> **Text block**
.....

If you can find a high-quality teacher you can afford that has to be the best way, no question. But if that's not possible you can have a lot of fun teaching yourself, provided you set realistic goals!

June 17, 2012 at 01:01 AM · teachers need to be taught how to teach.


I agree with that, however, some people have a natural gift for teaching.


self-learners (on the violin, leastways) need to be taught to teach themselves.


This seems to be a contradiction, but not if you read the books from the great pedagogues, then they are teaching you.

June 17, 2012 at 03:37 PM · I never denied some people have a natural gift for teaching. I totally agree. And yes, some will be able to teach themselves better than others. But they won't be able to teach themselves *as well as* someone else who is qualified and has spent years learning the instrument. Period.

.....

> **Supplied material**
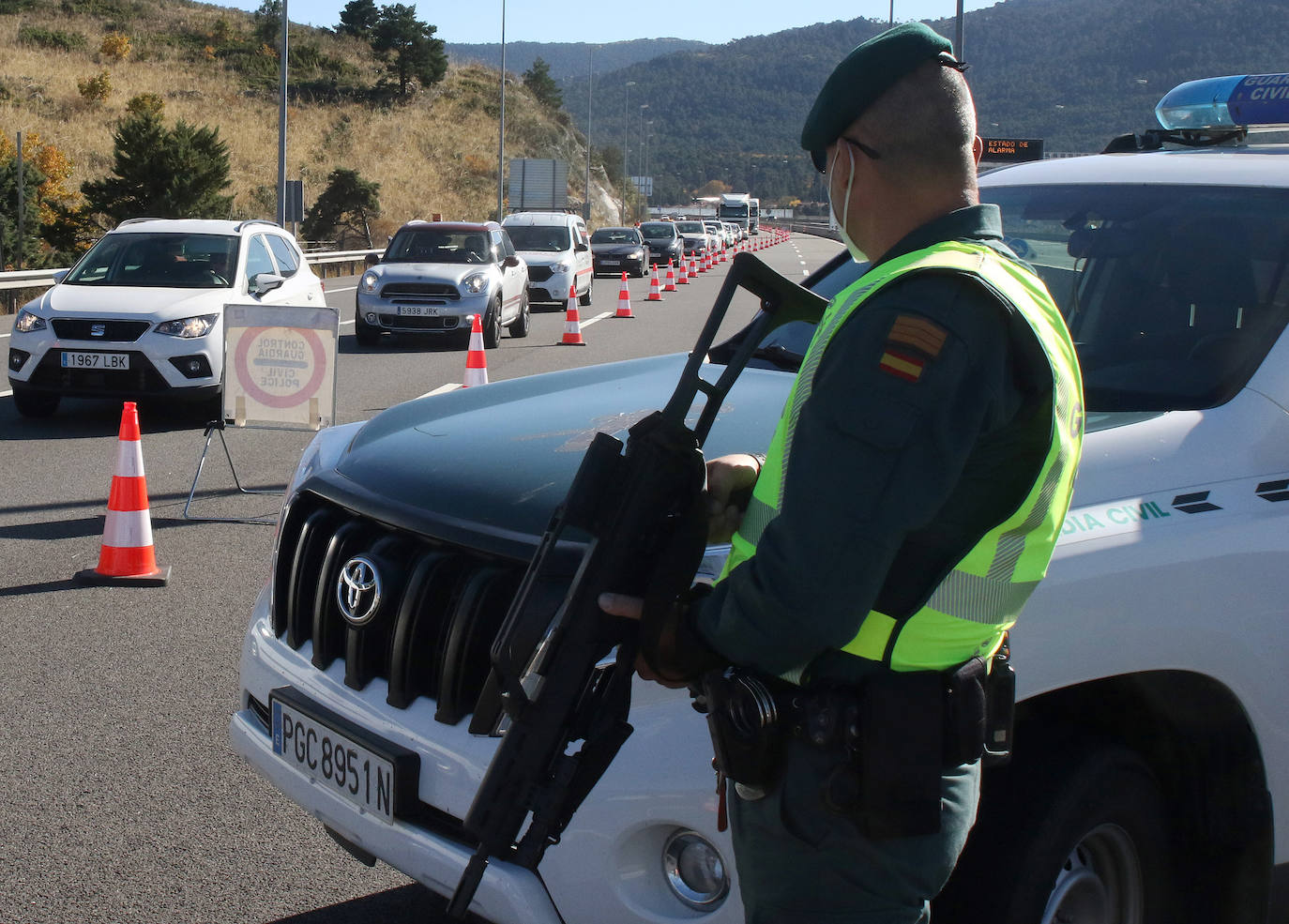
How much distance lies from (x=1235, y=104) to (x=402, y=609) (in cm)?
321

.....

> **Exercise set**
1. List each way of learning the violin that the discussion about teachers and self-teaching presents as an option.
2. According to the discussion about teachers and self-teaching, why is the claim that self-learners need to be taught to teach themselves not a contradiction?
3. Carry on the discussion about teachers and self-teaching from its final sentence.

> **Responses**
1.
- Studying with a high-quality teacher you can afford
- Teaching yourself, provided you set realistic goals
- Reading the books from the great pedagogues, who then teach you

2. It is not a contradiction if you read the books from the great pedagogues, because the pedagogues are then teaching you.

3.
I don't think it's a contradiction, really; the best teachers teach you how to teach yourself. If you don't have a teacher who can do that, or if you are never taught how to teach yourself, then you will run into a lot more roadblocks than you would have otherwise. There are many kinds of learning on the violin - learning from books, learning from watching Youtube videos, learning from seeing students perform at a recital, learning what angle to have the bow at, learning tricky rhythms from hearing someone play them specifically for you. Some of those types of learning just can't be done by yourself.

Look, I by no means want to dash the dreams of anyone. I consider myself mainly self-taught; I only had one teacher, who taught me up until I was fourteen or so, but after that it's been just me. And I screwed up a lot of stuff that has taken a long time to fix. Yes, if you have a sub-par teacher or are teaching yourself, you will be able to play. And you may be able to play certain things quite well. But at some point you'll hit a brick wall, or become injured, or start using bad technique. This is incredibly demotivating and devastating. It happened to me; it's happened to a lot of people. And I don't think it's fair to sugarcoat this very real possibility to people who are considering teaching themselves.

Is this fair? God, no. If I ever become rich *lol* the first thing I'd do is set up a foundation that offers grants to low- and medium-income people who otherwise could not afford lessons. It's a huge problem. There's a bunch of untapped potential out there. And it makes me sad.

And I freely acknowledge this is all my own personal opinion, and by no means a universal one.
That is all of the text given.